=== Given records ===
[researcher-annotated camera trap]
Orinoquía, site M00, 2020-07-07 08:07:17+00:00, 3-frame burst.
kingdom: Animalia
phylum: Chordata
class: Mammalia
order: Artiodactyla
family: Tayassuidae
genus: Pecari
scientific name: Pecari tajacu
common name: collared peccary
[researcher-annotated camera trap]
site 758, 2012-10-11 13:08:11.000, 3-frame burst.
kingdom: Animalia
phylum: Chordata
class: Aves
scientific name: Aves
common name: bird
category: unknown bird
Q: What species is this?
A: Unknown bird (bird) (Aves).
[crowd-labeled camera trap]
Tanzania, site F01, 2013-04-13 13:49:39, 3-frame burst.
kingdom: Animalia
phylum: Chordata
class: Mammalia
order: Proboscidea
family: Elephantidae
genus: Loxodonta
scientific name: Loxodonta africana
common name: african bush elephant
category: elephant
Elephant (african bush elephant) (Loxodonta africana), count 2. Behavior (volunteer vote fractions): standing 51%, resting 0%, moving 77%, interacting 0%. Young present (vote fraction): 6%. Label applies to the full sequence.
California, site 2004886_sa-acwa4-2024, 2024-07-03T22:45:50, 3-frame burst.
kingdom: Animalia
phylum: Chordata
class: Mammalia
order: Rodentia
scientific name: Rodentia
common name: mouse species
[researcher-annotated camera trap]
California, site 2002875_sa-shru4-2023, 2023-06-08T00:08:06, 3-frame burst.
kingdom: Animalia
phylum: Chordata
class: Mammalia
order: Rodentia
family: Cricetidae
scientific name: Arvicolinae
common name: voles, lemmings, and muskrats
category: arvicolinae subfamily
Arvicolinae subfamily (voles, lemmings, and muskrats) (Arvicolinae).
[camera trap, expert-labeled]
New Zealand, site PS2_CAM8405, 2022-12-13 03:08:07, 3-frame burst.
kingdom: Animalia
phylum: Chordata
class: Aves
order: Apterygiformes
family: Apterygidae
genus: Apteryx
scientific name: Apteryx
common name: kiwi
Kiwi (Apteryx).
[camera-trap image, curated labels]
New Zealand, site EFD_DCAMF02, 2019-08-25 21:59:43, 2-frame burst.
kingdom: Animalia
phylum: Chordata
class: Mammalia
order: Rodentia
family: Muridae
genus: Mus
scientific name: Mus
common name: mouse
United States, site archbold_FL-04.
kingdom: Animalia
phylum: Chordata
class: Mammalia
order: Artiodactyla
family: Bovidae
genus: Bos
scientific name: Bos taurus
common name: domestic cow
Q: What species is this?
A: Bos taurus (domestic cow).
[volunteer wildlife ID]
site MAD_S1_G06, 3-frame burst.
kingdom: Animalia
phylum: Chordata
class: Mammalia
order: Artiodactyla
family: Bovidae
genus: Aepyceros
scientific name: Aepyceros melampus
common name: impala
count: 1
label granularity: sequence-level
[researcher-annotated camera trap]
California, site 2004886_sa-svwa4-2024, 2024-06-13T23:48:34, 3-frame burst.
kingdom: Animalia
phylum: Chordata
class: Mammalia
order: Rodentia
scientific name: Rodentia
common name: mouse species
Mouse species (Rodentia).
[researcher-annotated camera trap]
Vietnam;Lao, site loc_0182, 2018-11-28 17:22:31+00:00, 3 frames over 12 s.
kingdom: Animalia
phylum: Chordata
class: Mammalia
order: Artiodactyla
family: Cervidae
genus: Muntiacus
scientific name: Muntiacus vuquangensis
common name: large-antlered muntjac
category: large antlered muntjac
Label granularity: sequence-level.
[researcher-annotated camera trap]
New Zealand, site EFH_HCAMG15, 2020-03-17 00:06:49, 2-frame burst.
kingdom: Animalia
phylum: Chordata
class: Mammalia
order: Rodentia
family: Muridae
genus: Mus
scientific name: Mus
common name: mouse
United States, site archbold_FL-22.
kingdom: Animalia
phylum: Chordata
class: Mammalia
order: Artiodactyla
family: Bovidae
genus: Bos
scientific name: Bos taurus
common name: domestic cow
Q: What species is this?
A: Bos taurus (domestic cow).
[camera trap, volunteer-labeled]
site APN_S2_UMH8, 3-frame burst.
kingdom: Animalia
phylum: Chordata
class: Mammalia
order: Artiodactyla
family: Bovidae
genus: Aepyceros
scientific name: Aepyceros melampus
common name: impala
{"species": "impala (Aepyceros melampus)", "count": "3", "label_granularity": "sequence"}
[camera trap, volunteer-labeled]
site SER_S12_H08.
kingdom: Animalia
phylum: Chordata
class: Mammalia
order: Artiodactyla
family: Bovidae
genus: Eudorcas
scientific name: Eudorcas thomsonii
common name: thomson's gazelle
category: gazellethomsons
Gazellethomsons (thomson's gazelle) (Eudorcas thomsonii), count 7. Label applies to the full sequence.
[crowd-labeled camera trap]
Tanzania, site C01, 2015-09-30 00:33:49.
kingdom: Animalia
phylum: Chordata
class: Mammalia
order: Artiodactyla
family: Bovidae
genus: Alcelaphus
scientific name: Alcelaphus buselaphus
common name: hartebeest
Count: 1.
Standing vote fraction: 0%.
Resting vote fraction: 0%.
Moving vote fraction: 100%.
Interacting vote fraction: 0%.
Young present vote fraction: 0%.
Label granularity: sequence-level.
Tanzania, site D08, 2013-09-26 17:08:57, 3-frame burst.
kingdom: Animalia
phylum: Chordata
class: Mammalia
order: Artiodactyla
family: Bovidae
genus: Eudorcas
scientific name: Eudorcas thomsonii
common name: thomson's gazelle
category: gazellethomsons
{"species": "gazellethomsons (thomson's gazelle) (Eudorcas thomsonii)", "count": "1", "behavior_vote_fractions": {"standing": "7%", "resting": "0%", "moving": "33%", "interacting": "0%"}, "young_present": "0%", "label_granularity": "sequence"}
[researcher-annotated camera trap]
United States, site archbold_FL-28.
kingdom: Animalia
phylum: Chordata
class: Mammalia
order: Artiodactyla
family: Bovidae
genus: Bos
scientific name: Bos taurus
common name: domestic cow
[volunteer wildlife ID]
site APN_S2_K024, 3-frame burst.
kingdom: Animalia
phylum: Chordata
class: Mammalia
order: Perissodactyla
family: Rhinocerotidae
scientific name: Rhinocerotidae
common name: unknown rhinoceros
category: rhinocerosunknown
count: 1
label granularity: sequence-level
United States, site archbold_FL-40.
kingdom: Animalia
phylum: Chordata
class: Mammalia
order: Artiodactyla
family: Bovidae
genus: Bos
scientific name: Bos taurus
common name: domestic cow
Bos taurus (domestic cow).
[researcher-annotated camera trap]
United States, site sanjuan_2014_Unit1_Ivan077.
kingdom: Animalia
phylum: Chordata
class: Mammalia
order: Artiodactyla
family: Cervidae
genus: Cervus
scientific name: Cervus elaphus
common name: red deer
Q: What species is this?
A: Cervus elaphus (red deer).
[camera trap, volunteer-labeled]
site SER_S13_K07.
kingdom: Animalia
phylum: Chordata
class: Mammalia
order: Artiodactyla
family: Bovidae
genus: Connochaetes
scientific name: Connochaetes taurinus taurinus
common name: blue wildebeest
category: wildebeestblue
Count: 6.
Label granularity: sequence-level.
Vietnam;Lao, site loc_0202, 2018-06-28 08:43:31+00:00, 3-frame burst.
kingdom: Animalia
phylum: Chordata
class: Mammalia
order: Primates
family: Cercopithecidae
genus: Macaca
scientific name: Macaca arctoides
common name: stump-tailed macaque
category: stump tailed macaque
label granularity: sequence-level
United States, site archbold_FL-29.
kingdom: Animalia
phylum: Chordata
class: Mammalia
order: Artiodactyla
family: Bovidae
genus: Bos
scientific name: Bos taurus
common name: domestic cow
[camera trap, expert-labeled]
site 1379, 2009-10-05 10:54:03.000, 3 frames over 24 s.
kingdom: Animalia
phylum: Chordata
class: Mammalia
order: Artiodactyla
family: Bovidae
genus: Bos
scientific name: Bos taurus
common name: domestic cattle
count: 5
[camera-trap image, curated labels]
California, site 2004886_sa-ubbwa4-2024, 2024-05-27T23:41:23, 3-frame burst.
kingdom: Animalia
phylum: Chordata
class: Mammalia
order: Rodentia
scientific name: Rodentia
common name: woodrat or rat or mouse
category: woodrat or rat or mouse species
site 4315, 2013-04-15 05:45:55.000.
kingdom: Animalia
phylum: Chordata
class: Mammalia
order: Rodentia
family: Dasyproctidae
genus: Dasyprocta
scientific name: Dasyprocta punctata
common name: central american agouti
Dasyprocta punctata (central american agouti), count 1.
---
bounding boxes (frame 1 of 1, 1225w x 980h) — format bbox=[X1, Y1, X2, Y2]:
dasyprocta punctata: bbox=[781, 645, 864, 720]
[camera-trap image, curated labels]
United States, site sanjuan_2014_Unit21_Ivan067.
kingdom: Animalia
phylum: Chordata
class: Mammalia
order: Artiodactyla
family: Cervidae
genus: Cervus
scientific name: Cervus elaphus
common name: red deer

=== Exercise requirements ===
Transcribe, exactly as written, all lines of the entries above from the first to the one containing "common name: african bush elephant", and no more.

=== Problem solution ===
[researcher-annotated camera trap]
Orinoquía, site M00, 2020-07-07 08:07:17+00:00, 3-frame burst.
kingdom: Animalia
phylum: Chordata
class: Mammalia
order: Artiodactyla
family: Tayassuidae
genus: Pecari
scientific name: Pecari tajacu
common name: collared peccary
[researcher-annotated camera trap]
site 758, 2012-10-11 13:08:11.000, 3-frame burst.
kingdom: Animalia
phylum: Chordata
class: Aves
scientific name: Aves
common name: bird
category: unknown bird
Q: What species is this?
A: Unknown bird (bird) (Aves).
[crowd-labeled camera trap]
Tanzania, site F01, 2013-04-13 13:49:39, 3-frame burst.
kingdom: Animalia
phylum: Chordata
class: Mammalia
order: Proboscidea
family: Elephantidae
genus: Loxodonta
scientific name: Loxodonta africana
common name: african bush elephant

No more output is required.